We review advances in understanding Purkinje cell (PC) complex spike (CS) physiology that suggest increased CS synchrony underlies syndromic essential tremor (ET). We searched PubMed for papers describing factors that affect CS synchrony or cerebellar circuits potentially related to tremor. Inferior olivary (IO) neurons are electrically coupled, with the degree of coupling controlled by excitatory and GABAergic inputs.
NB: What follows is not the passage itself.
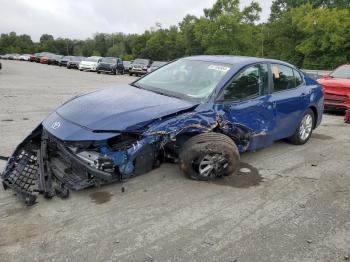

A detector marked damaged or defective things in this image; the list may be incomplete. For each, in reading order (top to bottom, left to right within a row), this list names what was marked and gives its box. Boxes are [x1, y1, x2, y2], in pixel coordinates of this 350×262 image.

crumpled hood [53, 84, 196, 132]
detached wheel [290, 108, 314, 145]
damaged front end [1, 124, 165, 206]
detached wheel [179, 133, 239, 180]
Clusters of coupled IO neurons synchronize CSs within parasagittal bands via climbing fibers (Cfs). When motor cortex is stimulated in rats at varying frequencies, whisker movement occurs at ~10 Hz, correlated with synchronous CSs, indicating that the IO/CS oscillatory rhythm gates movement frequency. Intra-IO injection of the GABA_A receptor antagonist picrotoxin increases CS synchrony, increases whisker movement amplitude, and induces tremor. Harmaline and 5-HT_2a receptor activation also increase IO coupling and CS synchrony and induce tremor. The hotfoot17 mouse displays features found in ET brains, including cerebellar GluRδ2 deficiency and abnormal PC Cf innervation, with IO- and PC-dependent cerebellar oscillations and tremor likely due to enhanced CS synchrony. Heightened coupling within the IO oscillator leads, through its dynamic control of CS synchrony, to increased movement amplitude and, when sufficiently intense, action tremor. Increased CS synchrony secondary to aberrant Cf innervation of multiple PCs likely also underlies hotfoot17 tremor. Deep cerebellar nucleus (DCN) hypersynchrony may occur secondary to increased CS synchrony but might also occur from PC axonal terminal sprouting during partial PC loss. Through these combined mechanisms, increased CS/DCN synchrony may plausibly underlie syndromic ET.